▼

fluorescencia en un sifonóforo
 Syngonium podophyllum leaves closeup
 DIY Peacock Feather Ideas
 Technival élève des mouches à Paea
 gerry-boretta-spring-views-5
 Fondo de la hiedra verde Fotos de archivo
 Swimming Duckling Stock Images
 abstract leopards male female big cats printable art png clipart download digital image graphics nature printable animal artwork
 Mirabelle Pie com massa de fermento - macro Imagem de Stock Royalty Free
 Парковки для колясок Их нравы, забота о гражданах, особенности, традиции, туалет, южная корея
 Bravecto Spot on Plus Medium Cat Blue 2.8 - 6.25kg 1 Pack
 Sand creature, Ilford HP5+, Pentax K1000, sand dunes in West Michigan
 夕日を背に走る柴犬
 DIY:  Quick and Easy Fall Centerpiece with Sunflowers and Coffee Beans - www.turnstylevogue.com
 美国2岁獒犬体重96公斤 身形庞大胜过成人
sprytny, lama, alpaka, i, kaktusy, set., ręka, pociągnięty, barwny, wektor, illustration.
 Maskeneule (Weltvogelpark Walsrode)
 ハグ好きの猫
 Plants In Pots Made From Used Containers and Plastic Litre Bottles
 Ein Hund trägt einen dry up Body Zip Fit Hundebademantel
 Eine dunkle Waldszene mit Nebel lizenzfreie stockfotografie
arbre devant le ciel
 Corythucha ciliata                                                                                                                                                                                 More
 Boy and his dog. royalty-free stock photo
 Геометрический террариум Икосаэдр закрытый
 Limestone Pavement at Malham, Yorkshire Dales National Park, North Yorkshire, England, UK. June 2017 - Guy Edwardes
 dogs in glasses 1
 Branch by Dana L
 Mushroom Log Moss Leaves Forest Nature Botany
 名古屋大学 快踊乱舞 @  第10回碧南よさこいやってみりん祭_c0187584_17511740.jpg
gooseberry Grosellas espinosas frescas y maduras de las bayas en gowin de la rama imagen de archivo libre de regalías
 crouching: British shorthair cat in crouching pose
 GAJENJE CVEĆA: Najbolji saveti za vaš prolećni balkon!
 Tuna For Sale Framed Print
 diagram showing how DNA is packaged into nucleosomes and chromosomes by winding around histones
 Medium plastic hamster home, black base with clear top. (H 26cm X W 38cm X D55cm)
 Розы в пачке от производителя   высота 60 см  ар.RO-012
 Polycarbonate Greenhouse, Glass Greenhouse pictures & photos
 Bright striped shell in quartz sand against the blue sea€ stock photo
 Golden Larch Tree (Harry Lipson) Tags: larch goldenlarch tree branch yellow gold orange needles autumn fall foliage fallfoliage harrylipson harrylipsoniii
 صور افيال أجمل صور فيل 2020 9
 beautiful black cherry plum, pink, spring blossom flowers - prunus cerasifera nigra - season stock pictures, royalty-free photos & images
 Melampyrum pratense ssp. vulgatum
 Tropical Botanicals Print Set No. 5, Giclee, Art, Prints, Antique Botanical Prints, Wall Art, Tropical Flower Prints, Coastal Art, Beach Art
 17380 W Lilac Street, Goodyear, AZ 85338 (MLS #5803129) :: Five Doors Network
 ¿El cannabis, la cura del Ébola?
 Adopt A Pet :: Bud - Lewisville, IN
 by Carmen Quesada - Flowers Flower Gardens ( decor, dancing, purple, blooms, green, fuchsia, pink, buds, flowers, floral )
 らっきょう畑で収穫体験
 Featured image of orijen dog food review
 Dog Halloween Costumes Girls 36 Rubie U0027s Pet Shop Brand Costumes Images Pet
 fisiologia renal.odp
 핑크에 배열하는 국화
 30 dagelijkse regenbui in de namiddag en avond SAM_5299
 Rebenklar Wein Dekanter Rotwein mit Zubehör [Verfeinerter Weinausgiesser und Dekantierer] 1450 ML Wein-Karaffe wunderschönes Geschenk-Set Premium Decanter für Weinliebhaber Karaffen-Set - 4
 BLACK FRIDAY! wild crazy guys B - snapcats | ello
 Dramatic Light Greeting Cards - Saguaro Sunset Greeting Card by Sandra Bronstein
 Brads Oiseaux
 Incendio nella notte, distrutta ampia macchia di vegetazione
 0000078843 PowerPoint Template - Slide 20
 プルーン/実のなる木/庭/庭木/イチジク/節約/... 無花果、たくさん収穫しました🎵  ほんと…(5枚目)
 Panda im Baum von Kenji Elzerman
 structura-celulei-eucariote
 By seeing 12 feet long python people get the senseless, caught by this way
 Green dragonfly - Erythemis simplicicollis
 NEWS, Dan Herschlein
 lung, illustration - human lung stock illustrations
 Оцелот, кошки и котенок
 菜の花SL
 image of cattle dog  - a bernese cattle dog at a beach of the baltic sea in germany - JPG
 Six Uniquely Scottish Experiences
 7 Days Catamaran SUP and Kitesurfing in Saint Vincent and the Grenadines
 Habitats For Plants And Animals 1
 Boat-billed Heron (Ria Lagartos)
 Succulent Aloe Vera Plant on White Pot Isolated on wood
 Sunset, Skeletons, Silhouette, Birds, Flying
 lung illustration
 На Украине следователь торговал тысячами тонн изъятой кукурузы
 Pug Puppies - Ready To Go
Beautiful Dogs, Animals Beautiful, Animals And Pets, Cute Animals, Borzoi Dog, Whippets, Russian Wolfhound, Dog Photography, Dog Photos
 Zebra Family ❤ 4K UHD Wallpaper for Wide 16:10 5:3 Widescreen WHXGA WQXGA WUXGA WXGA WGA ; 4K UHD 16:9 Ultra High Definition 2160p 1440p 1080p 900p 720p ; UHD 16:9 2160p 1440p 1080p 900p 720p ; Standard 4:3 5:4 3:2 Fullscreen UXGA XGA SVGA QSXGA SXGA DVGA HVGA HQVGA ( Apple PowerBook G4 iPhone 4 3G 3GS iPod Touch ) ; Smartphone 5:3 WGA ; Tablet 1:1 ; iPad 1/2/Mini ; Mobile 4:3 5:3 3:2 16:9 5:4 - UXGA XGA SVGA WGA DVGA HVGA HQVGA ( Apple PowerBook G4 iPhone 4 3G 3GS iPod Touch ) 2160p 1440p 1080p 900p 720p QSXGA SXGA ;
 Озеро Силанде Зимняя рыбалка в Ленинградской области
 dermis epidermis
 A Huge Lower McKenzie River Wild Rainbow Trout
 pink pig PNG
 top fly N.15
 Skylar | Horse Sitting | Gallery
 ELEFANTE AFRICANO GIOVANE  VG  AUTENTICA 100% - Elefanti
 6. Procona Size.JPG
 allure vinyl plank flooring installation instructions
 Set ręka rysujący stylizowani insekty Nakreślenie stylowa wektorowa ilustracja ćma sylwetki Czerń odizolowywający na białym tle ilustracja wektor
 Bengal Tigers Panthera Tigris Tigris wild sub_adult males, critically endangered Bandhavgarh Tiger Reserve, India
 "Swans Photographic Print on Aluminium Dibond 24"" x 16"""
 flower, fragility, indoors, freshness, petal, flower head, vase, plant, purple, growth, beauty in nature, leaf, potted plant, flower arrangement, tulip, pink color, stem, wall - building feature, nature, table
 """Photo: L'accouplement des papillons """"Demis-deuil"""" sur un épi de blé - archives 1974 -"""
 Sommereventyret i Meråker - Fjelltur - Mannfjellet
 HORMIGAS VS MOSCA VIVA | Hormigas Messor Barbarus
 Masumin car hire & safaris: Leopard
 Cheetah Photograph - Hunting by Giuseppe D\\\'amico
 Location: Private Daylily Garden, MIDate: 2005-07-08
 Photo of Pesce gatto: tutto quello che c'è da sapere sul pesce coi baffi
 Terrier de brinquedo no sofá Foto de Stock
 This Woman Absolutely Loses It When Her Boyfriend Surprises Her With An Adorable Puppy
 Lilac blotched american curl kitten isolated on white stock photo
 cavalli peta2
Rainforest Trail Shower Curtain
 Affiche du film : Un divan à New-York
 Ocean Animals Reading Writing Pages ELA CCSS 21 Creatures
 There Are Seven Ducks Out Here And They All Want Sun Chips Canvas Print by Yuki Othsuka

▲

Take every line above carrying "spring" and return it.

 gerry-boretta-spring-views-5
 beautiful black cherry plum, pink, spring blossom flowers - prunus cerasifera nigra - season stock pictures, royalty-free photos & images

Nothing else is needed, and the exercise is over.